Recent research suggests that the US approach to treating depression could be successfully replicated in the UK, as such NICE is to consider adopting it.
In the UK most patients with depression are treated within primary care, with barriers existing between GPs and specialist mental health services. The US, however, treat depression using a collaborative care method involving the use of care managers who liaise between GPs and mental health specialists. As a result, patients with depression in the US have access to a team of specialists.

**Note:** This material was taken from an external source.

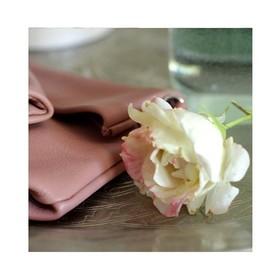 La nature est parfois surprenante, les roses de mon rosier étaient jaunes, elles sont maintenant quasiment blanches avec une pointe de rose, j'adore ! 🌹 . . . #flower #rose #marquefrançaise #maroquinerie #nature #vieuxrose #accessoiresdemode #pochette #tendancemode #mariagechic #creatrices #marquecreateur #fleur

Researchers from the University of Exeter Medical School, who carried out the study report that collaborative care led to improvement of depression symptoms immediately after treatment. Furthermore, 15 per cent more patients continued to show signs of improvement after 12 months of collaborative care compared with those who saw their GP.
"This is one of the largest studies of collaborative care internationally, and demonstrates that it is as effective in the UK as it is in the US, and could reliably be imported. Importantly, patients also told us that they preferred the approach to their usual care"
Lead researcher Professor David Richards
The study was carried out in response to a plea for evidence from NICE.
"We welcome the findings of this study on the use of collaborative care for depression in a UK setting. When NICE last looked at the evidence for treating depression, there was insufficient data to recommend the collaborative model of care."
Professor Mark Baker, Director of the Centre for Clinical Practice at NICE
NICE will be looking closely at the findings from this study when its depression guideline next comes up for review.